As with Everything Matters! by Ron Currie, Jr., you won’t see the ending coming until it’s upon you. And as with Everything… there’s a fake ending followed by a reprise (or slight return as per Jimi Hendrix) that ties everything together. Maybe… Or maybe the final ending isn’t what it seems to be. This is something that will keep you thinking for a few days after finishing this novel.
I just hope and pray that if this fictional tale is made into a movie they don’t change a single thing – The Time Traveler’s Wife, anyone? – including maintaining Enzo as the narrator. Now, let’s see, who would be the voice of Enzo? Me, I hear Nicholas Cage when I think of Enzo, but that’s just me. As Enzo would say (or bark out), I know a lot about a lot of things, but not everything about everything.

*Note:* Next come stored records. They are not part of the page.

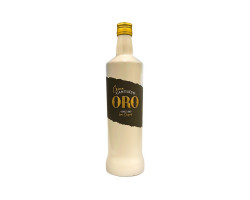 Crema Licor Cantueso Oro - Destilerías Salas y Sirvent - No vintage - 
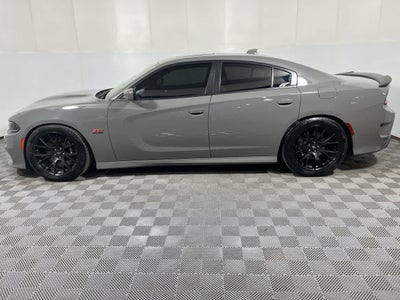 2018 Dodge Charger R/T Scat Pack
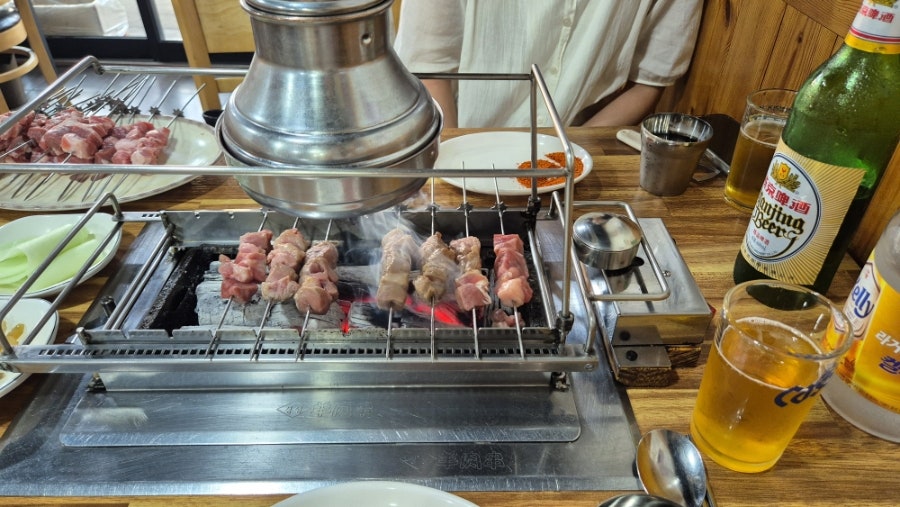 경성양꼬치 숙대점 사진 2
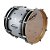 Bumbo Fanfarra Adah 14" x 14" 8 Afinações MBP-C14200 - Meed Series - Imagem 1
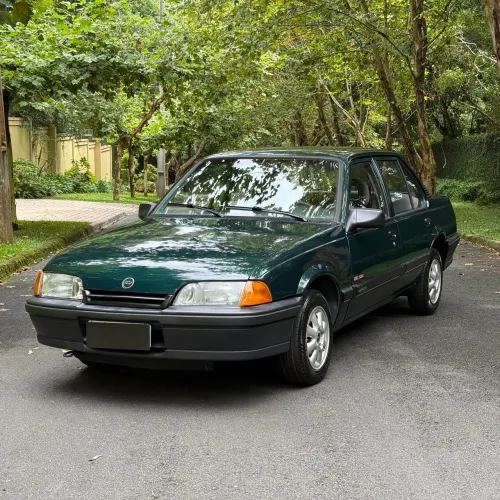 Chevrolet Monza GL 2.0 Efi/sl/l/650/club/barc.2e4p 1996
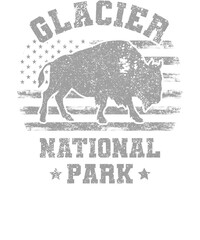 US National Park Retro Illustration Vintage Mountains Hiking Outdoor Nature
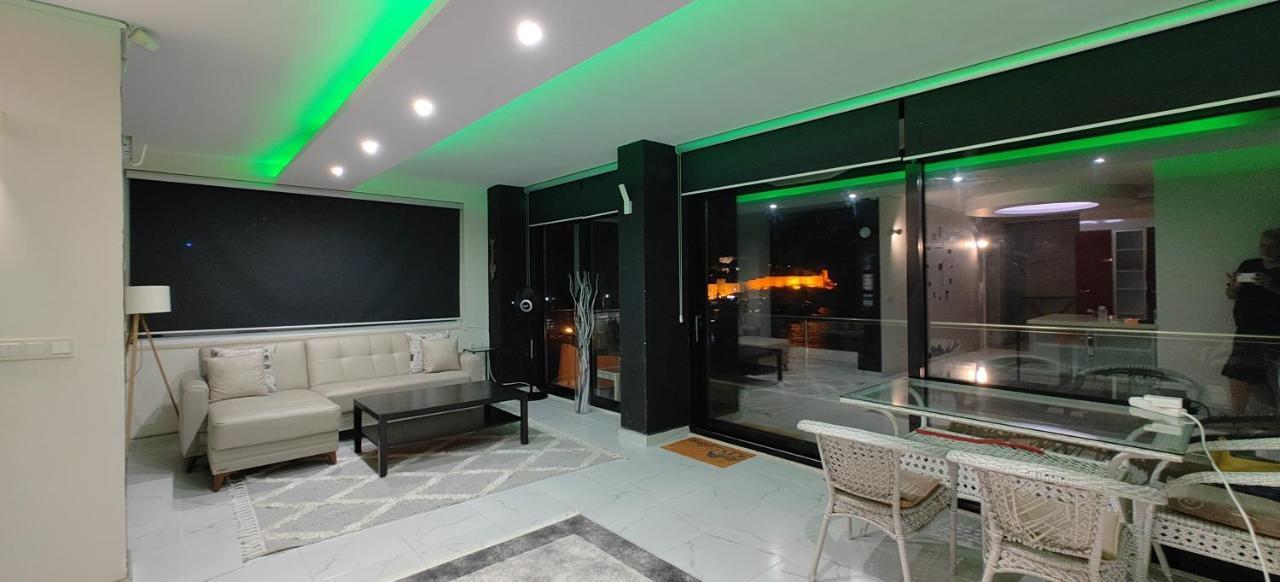 Amazing Seaview Flat Apartamento Kusadası Exterior foto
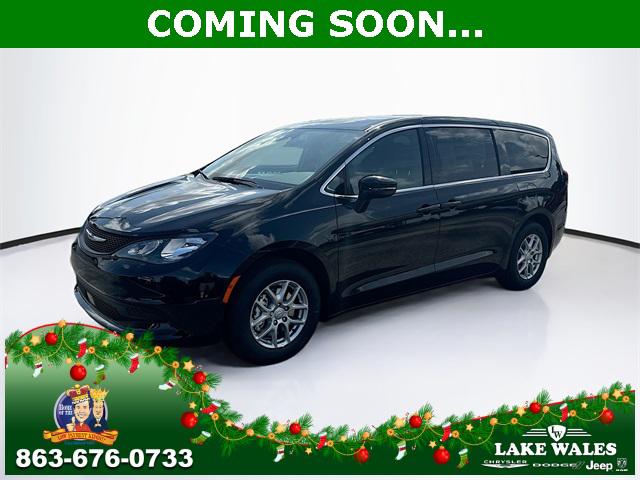 2025 Chrysler Voyager LX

Notes: This book was purchased by the reviewer. Also, if you read and enjoy The Art of Racing in the Rain, you will also likely enjoy reading the fun and marvelous Walking in Circles Before Lying Down: A Novel by Merrill Markoe. It’s another fine feast for dog-lovers, now available as a trade paperback (Villard, $13.95).
One response to “Baby Driver: The Art of Racing in the Rain”
I adored this book. I am a dog lover but not a race fan (at all) but thought the racing elements added so much to the story. They made sense! Who would play Enzo…Peter Coyote or Morgan Freeman would be fine with me.